DATASET EXCERPTS —
====================

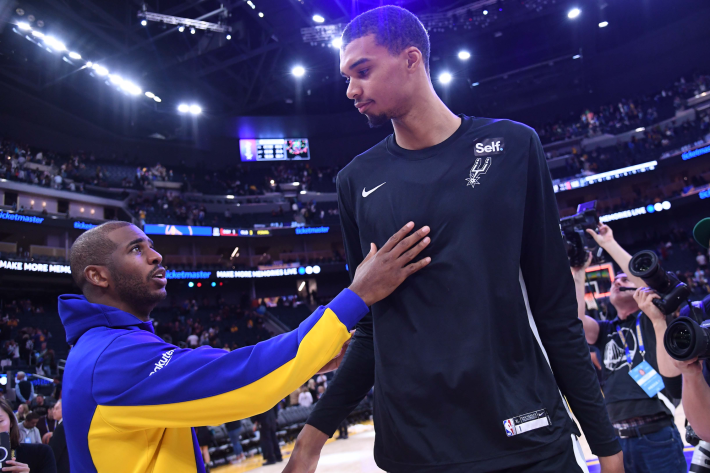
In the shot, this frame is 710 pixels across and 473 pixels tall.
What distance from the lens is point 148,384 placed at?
1.60 metres

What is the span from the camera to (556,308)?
4.44ft

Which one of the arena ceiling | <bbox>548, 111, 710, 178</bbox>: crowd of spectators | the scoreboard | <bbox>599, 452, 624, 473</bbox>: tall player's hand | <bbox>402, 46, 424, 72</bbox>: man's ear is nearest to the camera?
<bbox>599, 452, 624, 473</bbox>: tall player's hand

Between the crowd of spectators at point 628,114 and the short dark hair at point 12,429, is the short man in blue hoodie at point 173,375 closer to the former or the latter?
the short dark hair at point 12,429

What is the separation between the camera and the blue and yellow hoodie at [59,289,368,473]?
1524mm

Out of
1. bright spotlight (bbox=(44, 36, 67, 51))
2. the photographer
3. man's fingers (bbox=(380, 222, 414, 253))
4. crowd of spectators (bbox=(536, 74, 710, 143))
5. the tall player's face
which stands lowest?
the photographer

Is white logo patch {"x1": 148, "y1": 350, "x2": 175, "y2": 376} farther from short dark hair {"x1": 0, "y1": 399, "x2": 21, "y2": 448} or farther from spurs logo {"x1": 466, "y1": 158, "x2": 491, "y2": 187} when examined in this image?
short dark hair {"x1": 0, "y1": 399, "x2": 21, "y2": 448}

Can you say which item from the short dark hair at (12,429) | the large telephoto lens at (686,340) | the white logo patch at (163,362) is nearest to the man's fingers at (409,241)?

====================

EXERCISE DESCRIPTION — Could you rewrite the lines above with every "crowd of spectators" changed to "packed audience" and nothing else altered, omitting the pictures?

THE COMPLETED TASK —
In the shot, this frame is 710 pixels across and 473 pixels tall.
What distance from the lens is point 148,384 placed at?
1.60 metres

What is the span from the camera to (556,308)?
4.44ft

Which one of the arena ceiling | <bbox>548, 111, 710, 178</bbox>: packed audience | the scoreboard | <bbox>599, 452, 624, 473</bbox>: tall player's hand | <bbox>402, 46, 424, 72</bbox>: man's ear is nearest to the camera?
<bbox>599, 452, 624, 473</bbox>: tall player's hand

Between the packed audience at point 628,114 and the short dark hair at point 12,429, is the short man in blue hoodie at point 173,375 closer to the former or the latter?
the short dark hair at point 12,429

What is the separation between the camera and the blue and yellow hoodie at [59,289,368,473]?
1524mm

Out of
1. bright spotlight (bbox=(44, 36, 67, 51))
2. the photographer
3. man's fingers (bbox=(380, 222, 414, 253))
4. packed audience (bbox=(536, 74, 710, 143))
5. the tall player's face
which stands lowest?
the photographer

Is white logo patch {"x1": 148, "y1": 350, "x2": 175, "y2": 376} farther from short dark hair {"x1": 0, "y1": 399, "x2": 21, "y2": 448} or farther from spurs logo {"x1": 466, "y1": 158, "x2": 491, "y2": 187} when examined in this image?
short dark hair {"x1": 0, "y1": 399, "x2": 21, "y2": 448}

Can you say which item from the short dark hair at (12,429) | the large telephoto lens at (686,340) | the white logo patch at (163,362) is nearest to the man's fingers at (409,241)?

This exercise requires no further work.